* **TASKS TO CARRY OUT**:
1 – Please reproduce a passage from the article on the Philadelphia jail bribery case verbatim, starting at the words "All he had to" and ending after the words "a city jail.".
2 – Pick up the article on the Philadelphia jail bribery case where it stops and keep writing.

* **DOCUMENT**:
------------------------------------------------

Jury: CO helped run organized crime ring out of Philly jail cell

The nine-year veteran is accused of taking more than $23,000 in bribes over two months last year


By Samantha Melamed
The Philadelphia Inquirer

PHILADELPHIA — A man incarcerated in a Philadelphia jail was readily able to obtain mobile phones and drugs, and to direct the delivery of an AR-15 assault rifle to an associate looking to avenge a murder in Southwest Philadelphia.

All he had to do, according to a grand jury presentment unsealed Wednesday, was place an order with the Pizza Man.

That was the nickname, according to court documents, of Correctional Officer Khalif Workman, 30. The nine-year veteran of the department is accused of taking more than $23,000 in bribes over two months last year in return for helping a prisoner, Barry "Bones" Garland, run a criminal enterprise from Riverside Correctional Facility, a city jail.

Workman, Garland, and an alleged coconspirator were arrested in September on corrupt organization charges, while a fourth man was charged with illegal gun possession and other offenses. A warrant has been issued for the arrest of a fifth person, Ashline Garcia Cruz, while others remain under investigation, the District Attorney's Office said.

Workman was released on $500,000 unsecured bail. He hung up without commenting when reached by phone Thursday. Garland remains in jail, represented by the city public defender's office, which declined to comment on his behalf.

Assistant District Attorney Daniel Margolskee said additional arrests are being made in connection to the conspiracy.

------------------------------------------------

* **DATA BLOCK**:
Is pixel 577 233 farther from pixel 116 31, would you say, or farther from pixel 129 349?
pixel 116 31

------------------------------------------------

* **EXERCISE RESPONSES**:
1 –
All he had to do, according to a grand jury presentment unsealed Wednesday, was place an order with the Pizza Man.

That was the nickname, according to court documents, of Correctional Officer Khalif Workman, 30. The nine-year veteran of the department is accused of taking more than $23,000 in bribes over two months last year in return for helping a prisoner, Barry "Bones" Garland, run a criminal enterprise from Riverside Correctional Facility, a city jail.

2 –
"What's quite remarkable and shocking is that from within the prison he was able to ... direct the illegal transfer of an AR-15, in connection with or in response to the murder of one of his colleagues on the outside, which is part of the perpetuation of the cycle of violence."

The alleged crimes span the summer and fall of 2021, a year when staff and prisoners at the jail often described the air there as thick with the chemical haze of K2, a synthetic drug. That year, 18 people incarcerated at the Philadelphia Department of Prisons died, including three by homicide and at least four by drug overdose. This year, at least nine more have died at the complex, which houses about 4,500 people awaiting trial or serving short sentences on State Road in Northeast Philadelphia.

The presentment details how Garland was able to direct the sale of drugs, cell block by cell block, across a network within the jails. E Block, he texted to one coconspirator, should be "pullin in at least $500 a day."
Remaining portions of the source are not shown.